Bu çalışmada, doğa esaslı çözümlerin kentlerimizde uygulanabilirliğini test eden H2020 UrbanGreenUP projesi örneğine değinilecektir [17]. Haziran 2017’de başlayan proje kapsamında, İzmir-Türkiye, Valladolid-İspanya, Liverpool-İngiltere’nin öncü şehirler olarak uygulayacağı doğa esaslı çözümlerin hem projede yer alan izleyici şehirlere hem de diğer şehirlere örnek oluşturması hedeflenmiştir. Ayrıca, şehirlerde iklim değişimi riskinin azaltılması, kentsel ısı adası etkilerinin azaltılması ve hava kalitesinin iyileştirilmesi için doğa esaslı çözümlerin geliştirilmesi, uygulanması ve şehirlerdeki yeşil alanların artırılarak sürdürülebilir yaşam alanları yaratılması amaçlanmış ve proje kapsamında öncü şehir olan İzmir’de uygulamalara başlanmıştır.
İzmir’de uygulanacak doğa-esaslı çözümler, kentsel ısı adası etkisinin oluşumunun yanısıra sürdürülebilir yaşamı etkileyen diğer alanlarla da entegre biçimde Karşıyaka kent merkezi ile Çiğli Sasalı ekseninde yer alan yoğun kentsel bölgeden doğal alanlara kadar geçişlilik gösteren bir alanda ele alınmıştır (Şekil 1).
Isı adası etkisini azaltmak üzere geliştirilen doğa-esaslı çözümler İzmir’de proje kapsamında seçilen farklı bölgelerde uygulanacak ve sonuçları izlenecektir. Süreç ile ilgili tasarım ve uygulama çalışmaları devam etmektedir (Şekil 2).

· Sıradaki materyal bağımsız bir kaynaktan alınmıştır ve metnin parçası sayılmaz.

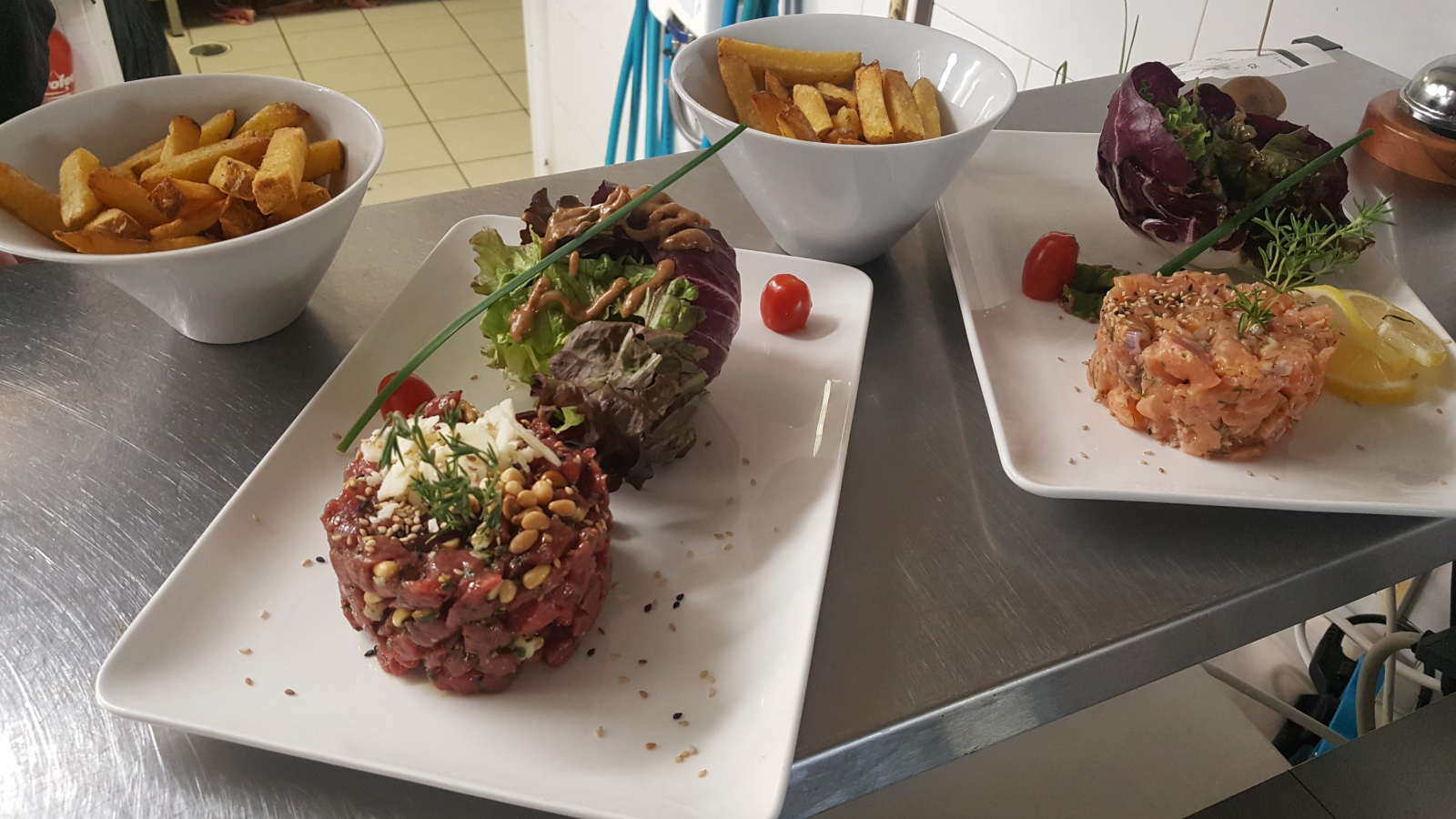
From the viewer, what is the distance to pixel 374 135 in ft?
4.20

Böylece, kentsel ısı adası etkisi ve hava kirliliği proje öncesi ve sonrası için karşılaştırılacaktır.
Sağlıklı, yaşanabilir şehirler için gelecekte kaçınılmaz olarak gıda-su-enerji bağını kurmak ve temiz, verimli enerjiye erişimi güçlendirmek, doğal kaynakların sürdürülebilir kullanımını sağlamak temel amaç olacaktır.
Bu çalışmada değinilen UrbanGreenUP projesi örneği bu tür bir başlangıcın örneğini oluşturmuştur. Proje ile eş zamanlı olarak başlatılan “İzmir Yeşil Altyapı Stratejisi” [18] İzmir merkez kenti kuşaklayan yeşil sistemin doğa esaslı çözümlerle buluşturulmasını amaçlamış, doğa-esaslı çözümlerin kent bütününde yaygınlaştırılması için gerekli çerçeveyi oluşturmuştur.
Kentlerimizin yeniden doğallaştırılmasında bu çalışmada da örneklerine değinilen stratejik ve sektörel planların fiziki planlar ile entegrasyonu iklim değişikliğine uyum çerçevesinde enerjinin daha verimli kullanımı ve sakınımı için kilit önemde olacaktır. Önümüzdeki dönemde kentlerin küresel sorunlara karşı oluşturduğu güçbirlikleri ve ulusal/uluslararası ağlar da iyi uygulama örneklerinin yaygınlaştırılmasında etkinliğini arttıracaktır.